Supplied material –

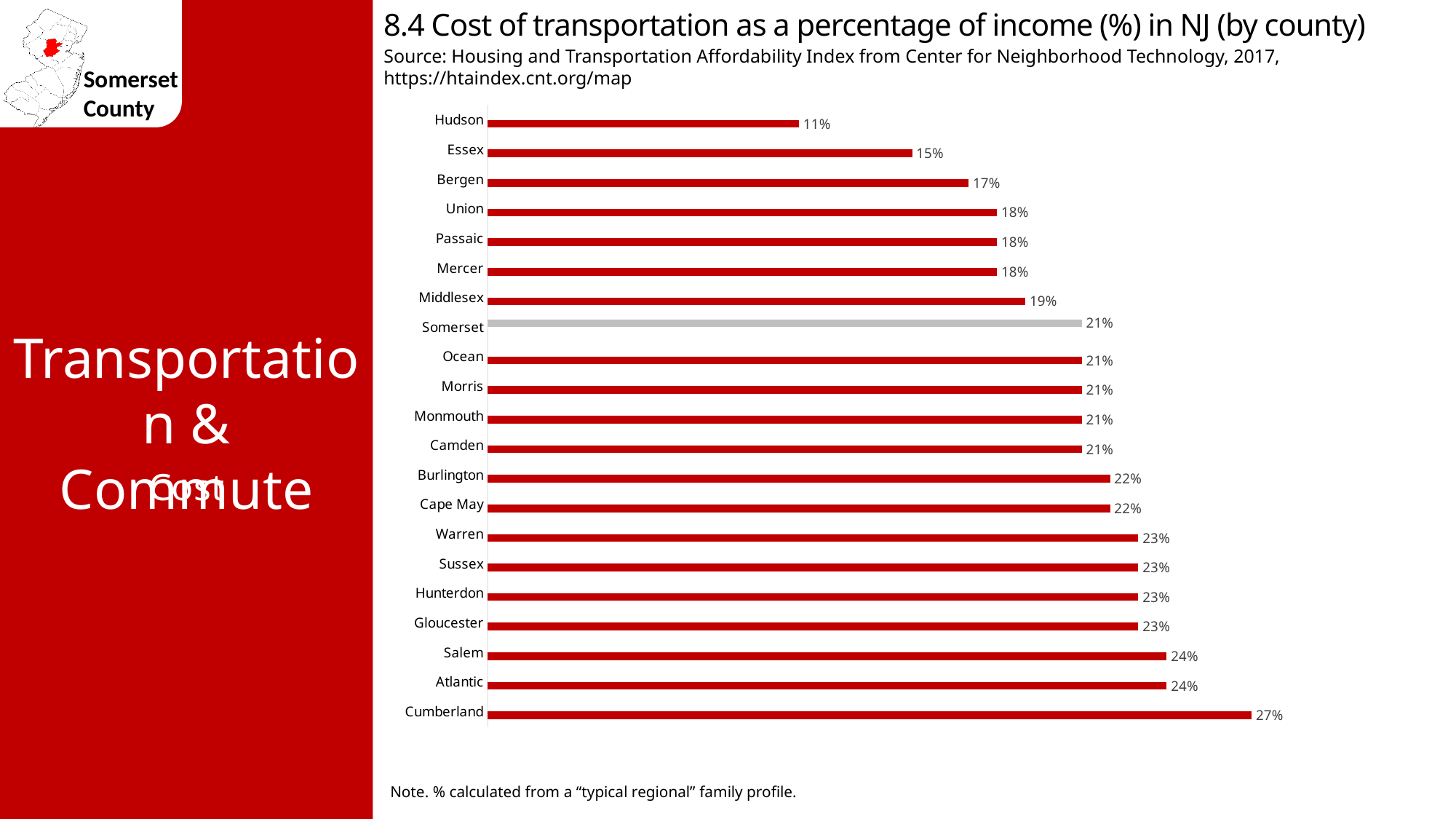
Which county has the lowest cost of transportation as a percentage of income? Hudson What is the cost of transportation as a percentage of income for Somerset County? 21% Which county's bar is shown in gray instead of red? Somerset Which has a higher value, Essex or Salem? Salem What is the difference between the values for Somerset and Bergen? 4% What is the cost of transportation as a percentage of income for Hudson County? 11% What is the difference between the values for Cumberland and Hudson? 16% What type of chart is shown on the slide? Bar chart What is the value shown for Atlantic County? 24% Which county has the highest cost of transportation as a percentage of income? Cumberland What is the value shown for Middlesex? 19% How many counties are shown in the chart? 21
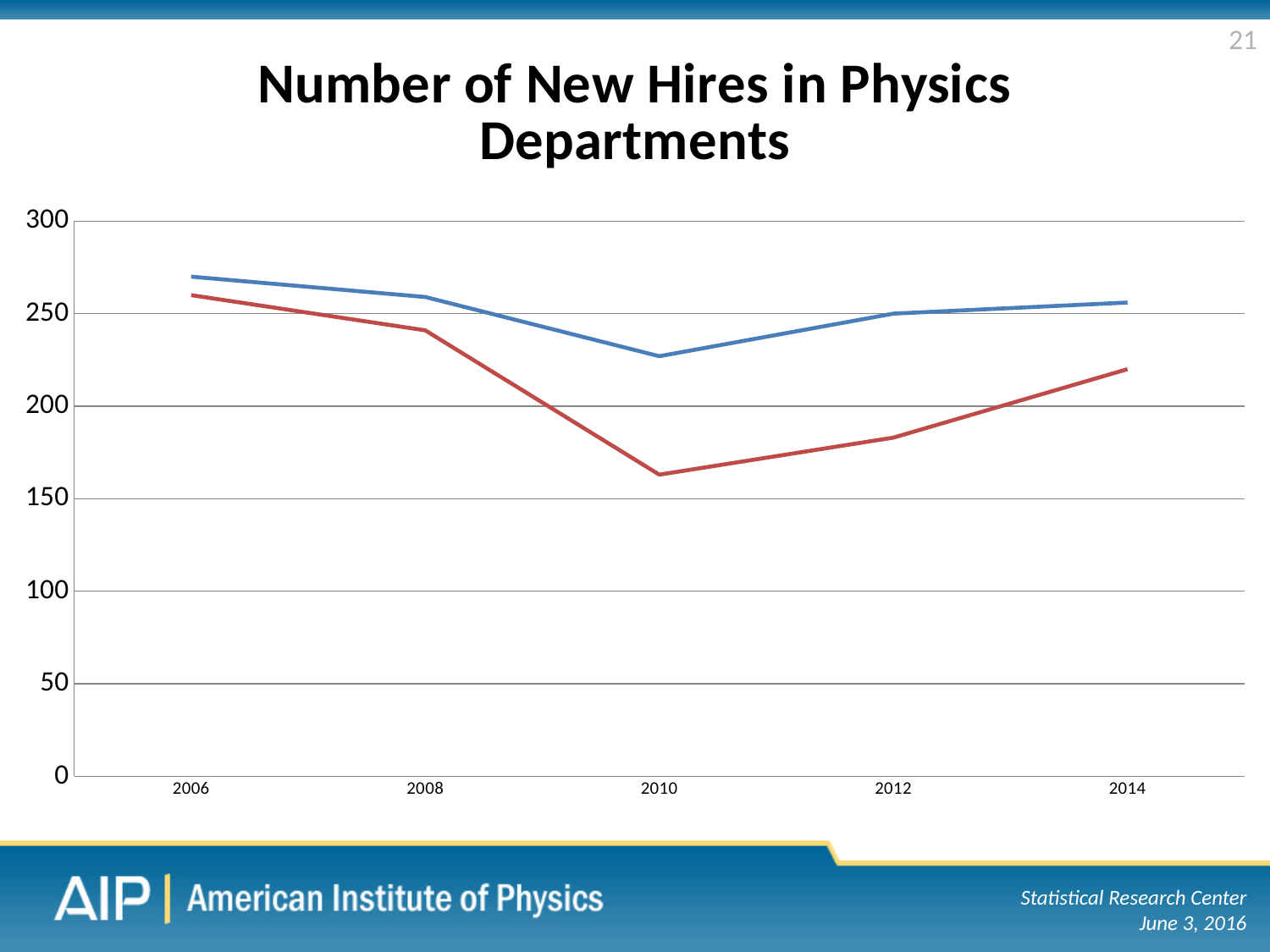
What kind of chart is shown on the slide? line chart How many lines are plotted on the chart? 2 Is the value of the blue line in 2010 greater or less than 200? greater In 2010, which line is higher, the blue line or the red line? blue Is the value of the blue line in 2006 greater or less than 250? greater What is the title of the chart? Number of New Hires in Physics Departments In which year is the blue line at its highest? 2006 In which year is the red line at its lowest? 2010 Is the value of the red line in 2014 greater or less than 250? less How many years are shown on the x axis of the chart? 5 Does the red line rise or fall from 2010 to 2014? rise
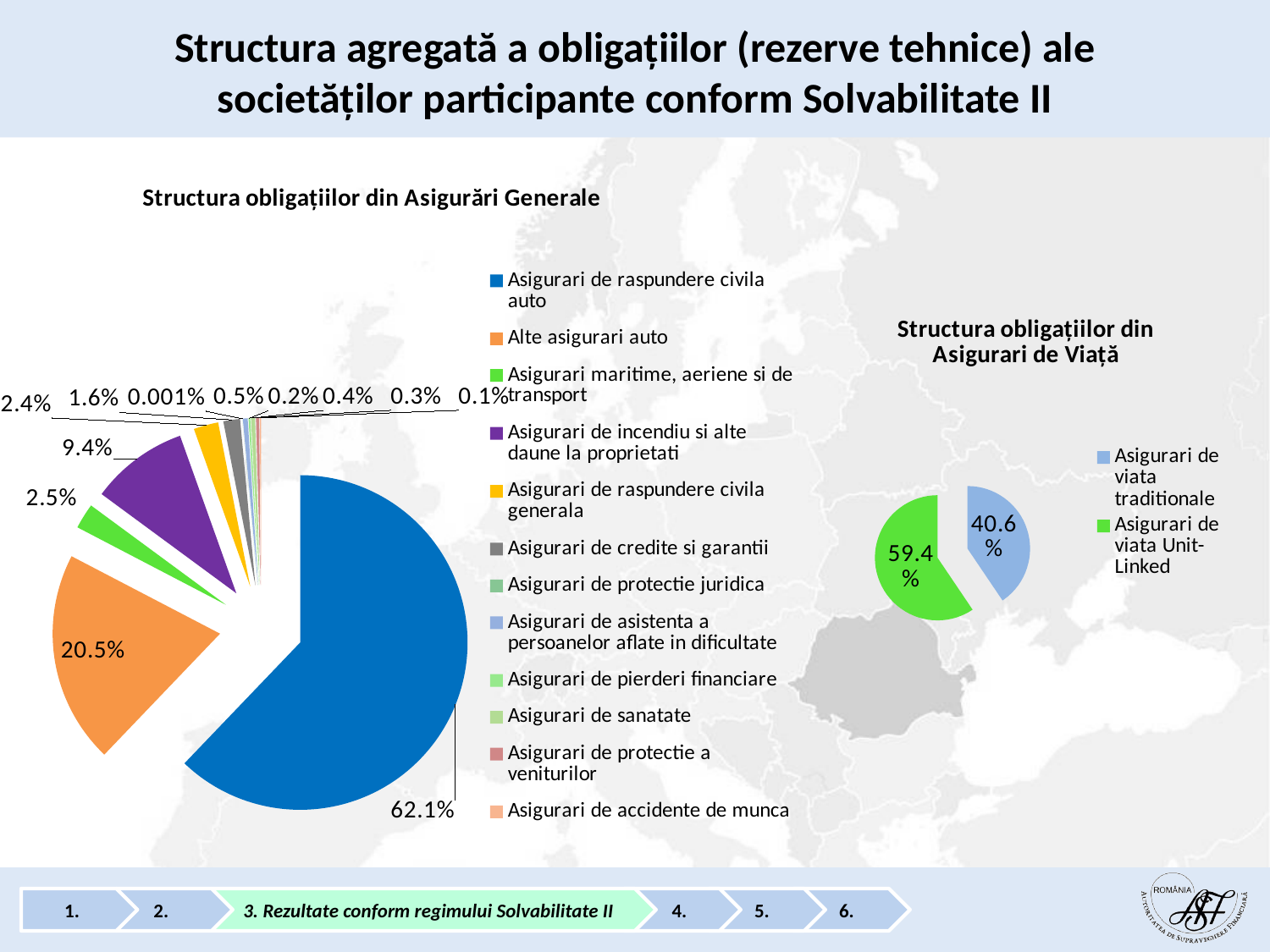
In the chart 'Structura obligațiilor din Asigurări Generale', which is larger: 'Asigurari de incendiu si alte daune la proprietati' or 'Asigurari maritime, aeriene si de transport'? Asigurari de incendiu si alte daune la proprietati In the chart 'Structura obligațiilor din Asigurări Generale', which category has the largest share? Asigurari de raspundere civila auto What type of chart is 'Structura obligațiilor din Asigurări Generale'? Pie chart How many categories does the legend of the chart 'Structura obligațiilor din Asigurări Generale' list? 12 In the chart 'Structura obligațiilor din Asigurari de Viață', what is the difference between the Unit-Linked and traditional life insurance shares? 18.8 percentage points In the chart 'Structura obligațiilor din Asigurari de Viață', what share is shown for 'Asigurari de viata Unit-Linked'? 59.4% In the chart 'Structura obligațiilor din Asigurări Generale', what share is shown for 'Asigurari de raspundere civila auto'? 62.1% In the chart 'Structura obligațiilor din Asigurari de Viață', what share is shown for 'Asigurari de viata traditionale'? 40.6% In the chart 'Structura obligațiilor din Asigurări Generale', what share is shown for 'Alte asigurari auto'? 20.5% In the chart 'Structura obligațiilor din Asigurări Generale', what is the difference between the shares of 'Asigurari de raspundere civila auto' and 'Alte asigurari auto'? 41.6 percentage points How many categories does the legend of the chart 'Structura obligațiilor din Asigurari de Viață' list? 2 In the chart 'Structura obligațiilor din Asigurări Generale', what share is shown for 'Asigurari de incendiu si alte daune la proprietati'? 9.4%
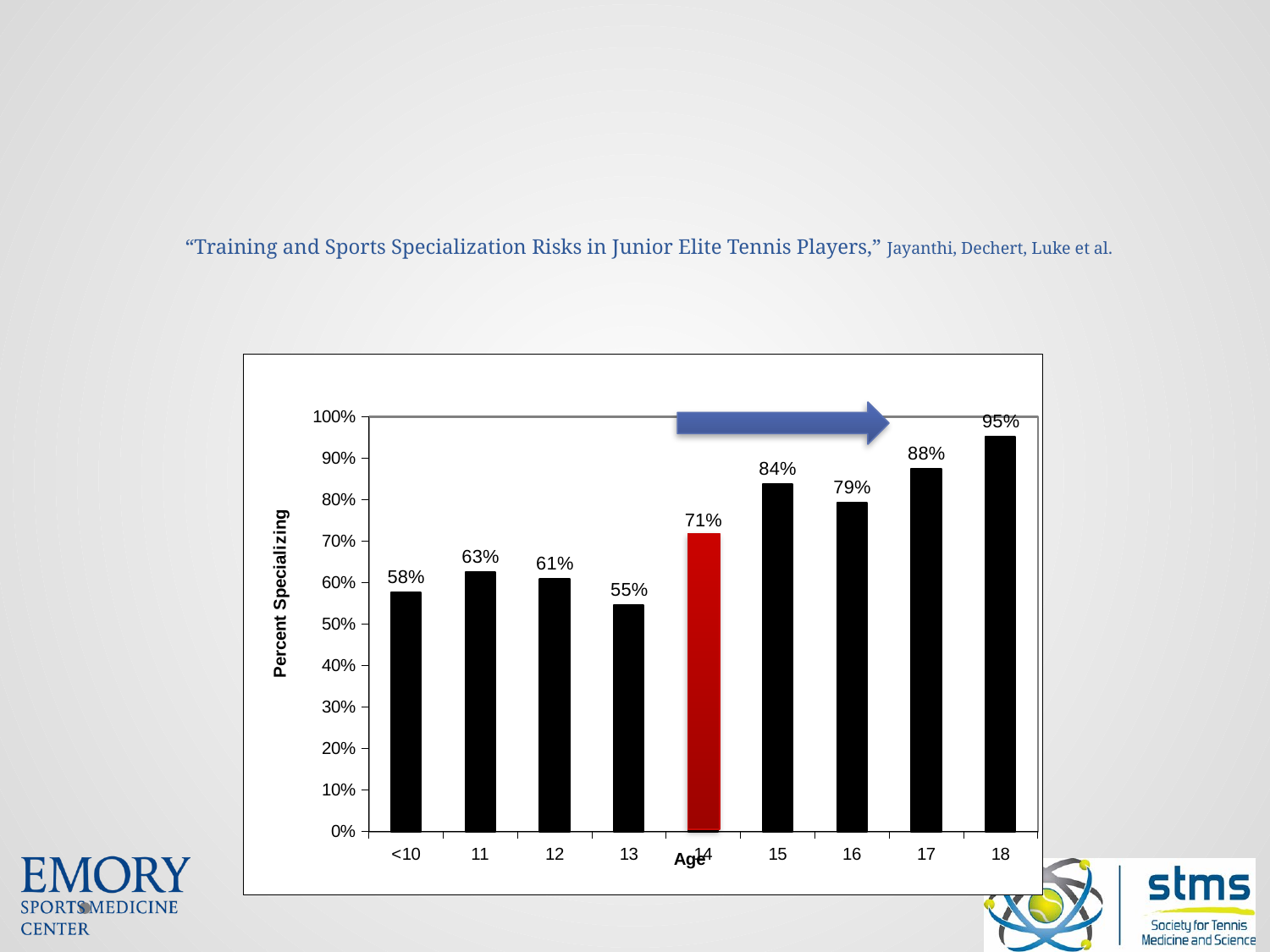
Is the value for age 17 greater or less than 80%? greater Which age group has the highest percent specializing? 18 How many age categories are shown on the x axis? 9 What is the percent specializing for age 14? 71% Which bar is highlighted in red? 14 What is the difference in percent specializing between age 15 and age 16? 5% What is the percent specializing for age 16? 79% Which age group has the lowest percent specializing? 13 What is the difference in percent specializing between age 18 and age 13? 40% What kind of chart is shown on the slide? bar chart What is the percent specializing for age <10? 58% Which has a higher percent specializing, age 11 or age 12? 11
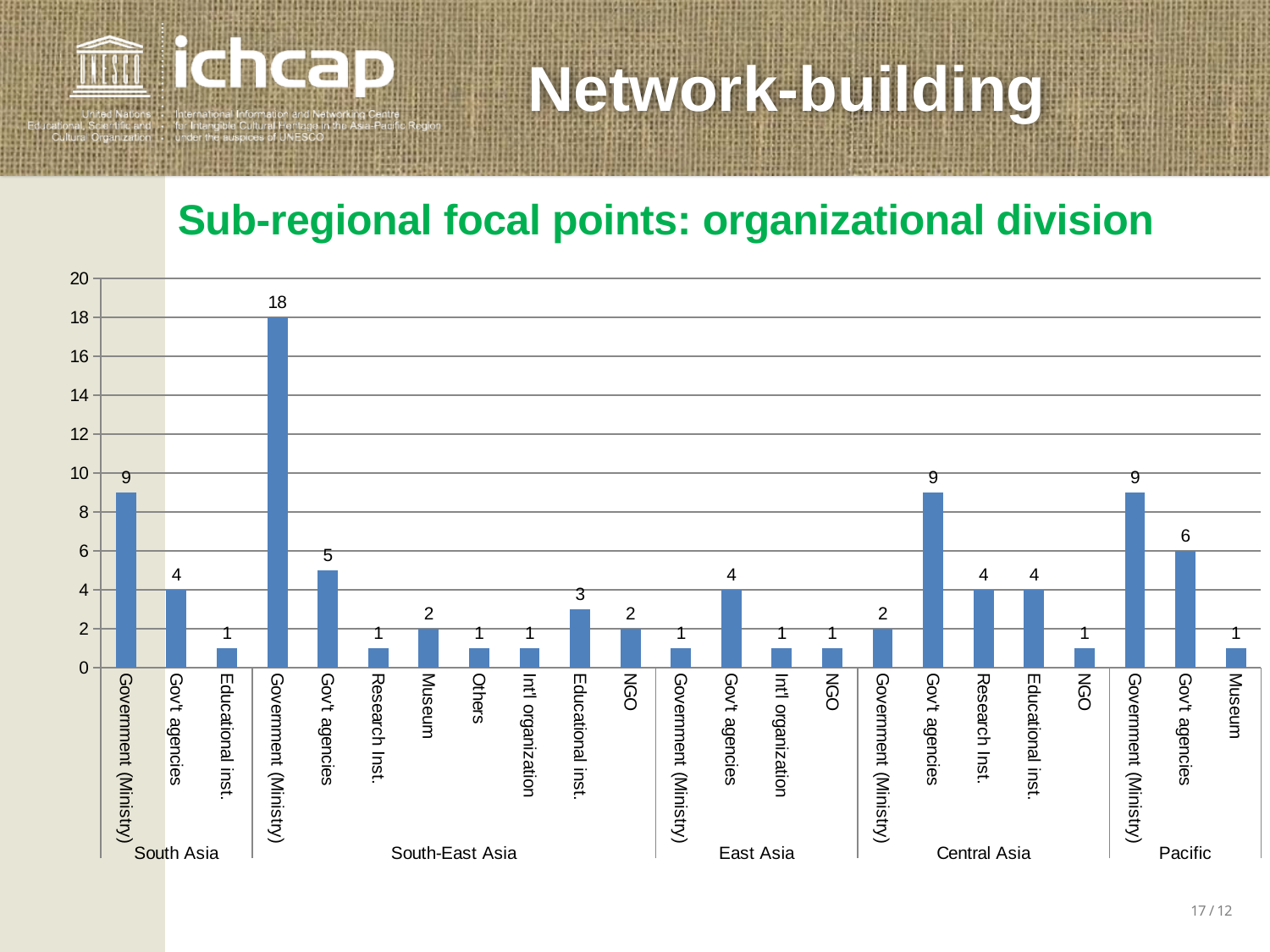
What is the value for Educational inst. in South-East Asia? 3 How many sub-regions are shown along the x axis? 5 Which is larger: Gov't agencies in the Pacific or Gov't agencies in South-East Asia? Gov't agencies in the Pacific Which bar has the highest value on the chart? Government (Ministry) in South-East Asia What is the value for Government (Ministry) in South-East Asia? 18 What kind of chart is shown on the slide? Bar chart Is the value for Government (Ministry) in South-East Asia greater or less than 16? greater How many bars are plotted on the chart? 23 What is the title of the chart? Sub-regional focal points: organizational division What is the value for Gov't agencies in Central Asia? 9 What is the value for Museum in the Pacific? 1 What is the difference between Government (Ministry) in South-East Asia and Government (Ministry) in South Asia? 9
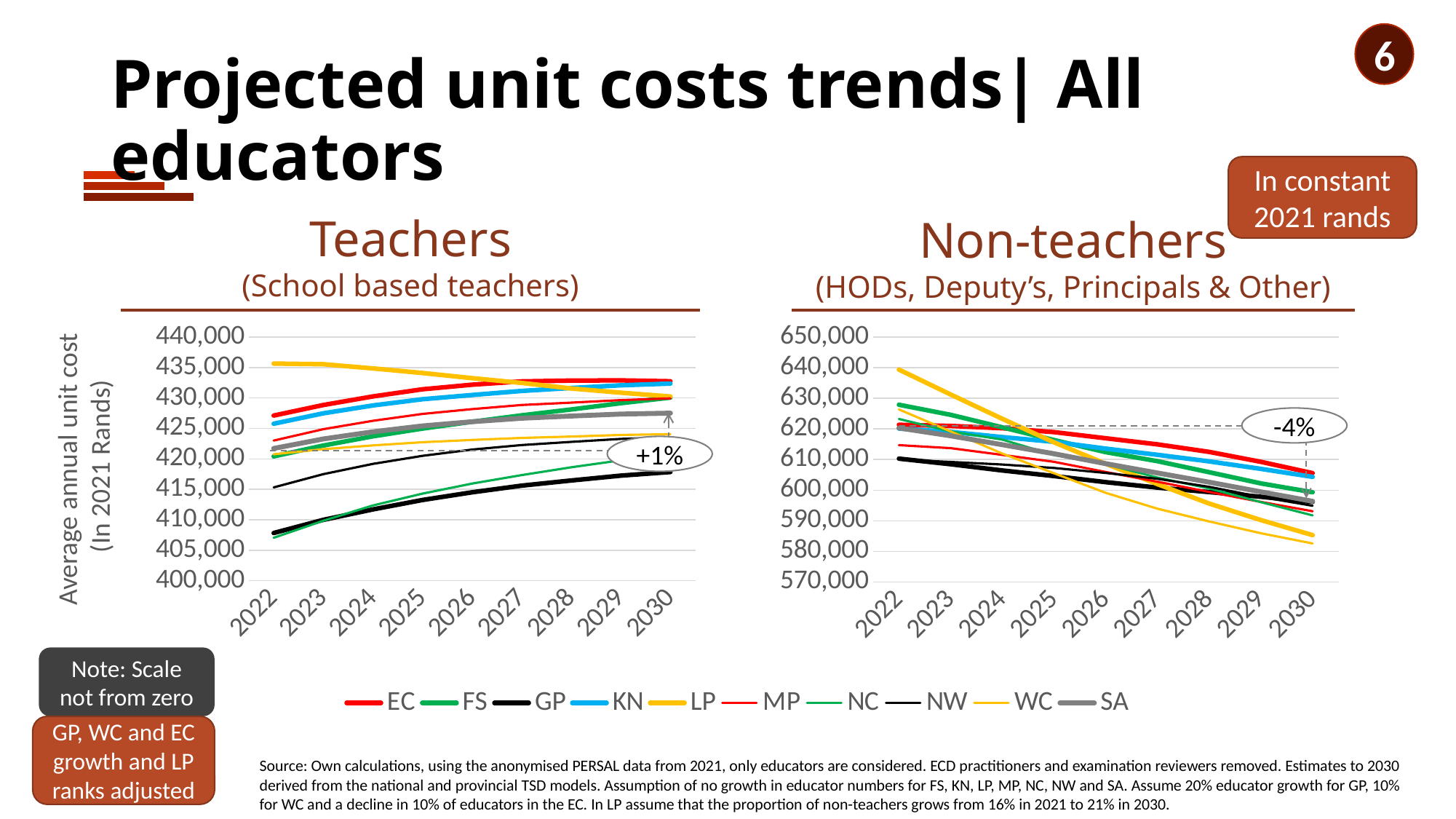
In the Non-teachers chart, does the EC line rise or fall from 2022 to 2030? fall In the Non-teachers chart, is the value for LP in 2022 greater or less than 630,000? greater In the Teachers chart, does the LP line rise or fall from 2022 to 2030? fall In the Non-teachers chart, what percentage change is annotated on the chart? -4% In the Non-teachers chart, which province has the highest average unit cost in 2022? LP How many years are plotted on the x axis of the Non-teachers chart? 9 In the Teachers chart, which province has the lowest average unit cost in 2022? NC What kind of chart is the Teachers chart? line chart In the Teachers chart, what percentage change is annotated on the chart? +1% In the Teachers chart, which province has the highest average unit cost in 2022? LP How many series does the shared legend list? 10 In the Teachers chart, is the value for GP in 2022 greater or less than 410,000? less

What to do – Could you reproduce all of the data above word for word, omitting the pictures?

Exercise answer –
Which county has the lowest cost of transportation as a percentage of income? Hudson What is the cost of transportation as a percentage of income for Somerset County? 21% Which county's bar is shown in gray instead of red? Somerset Which has a higher value, Essex or Salem? Salem What is the difference between the values for Somerset and Bergen? 4% What is the cost of transportation as a percentage of income for Hudson County? 11% What is the difference between the values for Cumberland and Hudson? 16% What type of chart is shown on the slide? Bar chart What is the value shown for Atlantic County? 24% Which county has the highest cost of transportation as a percentage of income? Cumberland What is the value shown for Middlesex? 19% How many counties are shown in the chart? 21
What kind of chart is shown on the slide? line chart How many lines are plotted on the chart? 2 Is the value of the blue line in 2010 greater or less than 200? greater In 2010, which line is higher, the blue line or the red line? blue Is the value of the blue line in 2006 greater or less than 250? greater What is the title of the chart? Number of New Hires in Physics Departments In which year is the blue line at its highest? 2006 In which year is the red line at its lowest? 2010 Is the value of the red line in 2014 greater or less than 250? less How many years are shown on the x axis of the chart? 5 Does the red line rise or fall from 2010 to 2014? rise
In the chart 'Structura obligațiilor din Asigurări Generale', which is larger: 'Asigurari de incendiu si alte daune la proprietati' or 'Asigurari maritime, aeriene si de transport'? Asigurari de incendiu si alte daune la proprietati In the chart 'Structura obligațiilor din Asigurări Generale', which category has the largest share? Asigurari de raspundere civila auto What type of chart is 'Structura obligațiilor din Asigurări Generale'? Pie chart How many categories does the legend of the chart 'Structura obligațiilor din Asigurări Generale' list? 12 In the chart 'Structura obligațiilor din Asigurari de Viață', what is the difference between the Unit-Linked and traditional life insurance shares? 18.8 percentage points In the chart 'Structura obligațiilor din Asigurari de Viață', what share is shown for 'Asigurari de viata Unit-Linked'? 59.4% In the chart 'Structura obligațiilor din Asigurări Generale', what share is shown for 'Asigurari de raspundere civila auto'? 62.1% In the chart 'Structura obligațiilor din Asigurari de Viață', what share is shown for 'Asigurari de viata traditionale'? 40.6% In the chart 'Structura obligațiilor din Asigurări Generale', what share is shown for 'Alte asigurari auto'? 20.5% In the chart 'Structura obligațiilor din Asigurări Generale', what is the difference between the shares of 'Asigurari de raspundere civila auto' and 'Alte asigurari auto'? 41.6 percentage points How many categories does the legend of the chart 'Structura obligațiilor din Asigurari de Viață' list? 2 In the chart 'Structura obligațiilor din Asigurări Generale', what share is shown for 'Asigurari de incendiu si alte daune la proprietati'? 9.4%
Is the value for age 17 greater or less than 80%? greater Which age group has the highest percent specializing? 18 How many age categories are shown on the x axis? 9 What is the percent specializing for age 14? 71% Which bar is highlighted in red? 14 What is the difference in percent specializing between age 15 and age 16? 5% What is the percent specializing for age 16? 79% Which age group has the lowest percent specializing? 13 What is the difference in percent specializing between age 18 and age 13? 40% What kind of chart is shown on the slide? bar chart What is the percent specializing for age <10? 58% Which has a higher percent specializing, age 11 or age 12? 11
What is the value for Educational inst. in South-East Asia? 3 How many sub-regions are shown along the x axis? 5 Which is larger: Gov't agencies in the Pacific or Gov't agencies in South-East Asia? Gov't agencies in the Pacific Which bar has the highest value on the chart? Government (Ministry) in South-East Asia What is the value for Government (Ministry) in South-East Asia? 18 What kind of chart is shown on the slide? Bar chart Is the value for Government (Ministry) in South-East Asia greater or less than 16? greater How many bars are plotted on the chart? 23 What is the title of the chart? Sub-regional focal points: organizational division What is the value for Gov't agencies in Central Asia? 9 What is the value for Museum in the Pacific? 1 What is the difference between Government (Ministry) in South-East Asia and Government (Ministry) in South Asia? 9
In the Non-teachers chart, does the EC line rise or fall from 2022 to 2030? fall In the Non-teachers chart, is the value for LP in 2022 greater or less than 630,000? greater In the Teachers chart, does the LP line rise or fall from 2022 to 2030? fall In the Non-teachers chart, what percentage change is annotated on the chart? -4% In the Non-teachers chart, which province has the highest average unit cost in 2022? LP How many years are plotted on the x axis of the Non-teachers chart? 9 In the Teachers chart, which province has the lowest average unit cost in 2022? NC What kind of chart is the Teachers chart? line chart In the Teachers chart, what percentage change is annotated on the chart? +1% In the Teachers chart, which province has the highest average unit cost in 2022? LP How many series does the shared legend list? 10 In the Teachers chart, is the value for GP in 2022 greater or less than 410,000? less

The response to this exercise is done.